Recommandation du comité

Recommandation du comité
  1. 507. Au vu des conclusions qui précèdent, le comité invite le Conseil d’administration à approuver les recommandations suivantes:
    • a) Regrettant que le gouvernement n’ait pas fourni les informations ou documents demandés malgré l’appel urgent qui lui a été adressé, le comité demande au gouvernement de ne pas donner suite au transfert de M. Carlos Orlando Vera Arias tant que l’autorité judiciaire ne s’est pas prononcée concernant l’immunité, et propose de procéder à des consultations afin de trouver une solution négociée sur ladite question. En ce qui concerne les autres transferts, le comité demande au gouvernement de réaliser une enquête pour déterminer si la procédure de transfert a été dûment respectée ou si la mesure avait un caractère antisyndical. Le comité demande au gouvernement de le tenir informé à ce sujet.

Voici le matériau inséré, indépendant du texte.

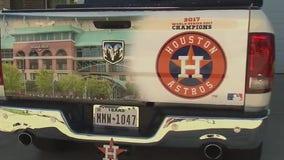 Astros superfans wrap cars in custom Astros artwork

    • b) En ce qui concerne les menaces contre M. Rodolfo Bello Merchán, affilié à ASINORT, et contre le président d’ASINORT, M. Carlos Julio Peñaloza García, le comité demande au gouvernement de prendre les mesures nécessaires pour accorder sans délai une protection aux membres d’ASINORT menacés, en particulier à M. Peñaloza García, président de l’organisation, et pour lancer une enquête indépendante afin de déterminer qui sont les responsables de ces menaces. Le comité demande au gouvernement de le tenir informé à ce sujet.
    • c) Concernant la répression violente d’une manifestation d’ASINORT ayant eu lieu le 7 février 2007, le comité demande au gouvernement de prendre les mesures nécessaires pour diligenter une enquête indépendante afin de déterminer comment les faits se sont déroulés et quelles sont les responsabilités. Le comité demande au gouvernement de le tenir informé à ce sujet.
    • d) Le comité demande également au gouvernement de prendre les mesures nécessaires afin d’éviter à l’avenir la répression violente de manifestations pacifiques.
    • e) Considérant que les allégations présentes concernent des menaces, des transferts dans des zones de conflit et la répression violente d’une manifestation, le comité procédera au suivi des questions relatives à ce cas dans le cadre du cas no 1787.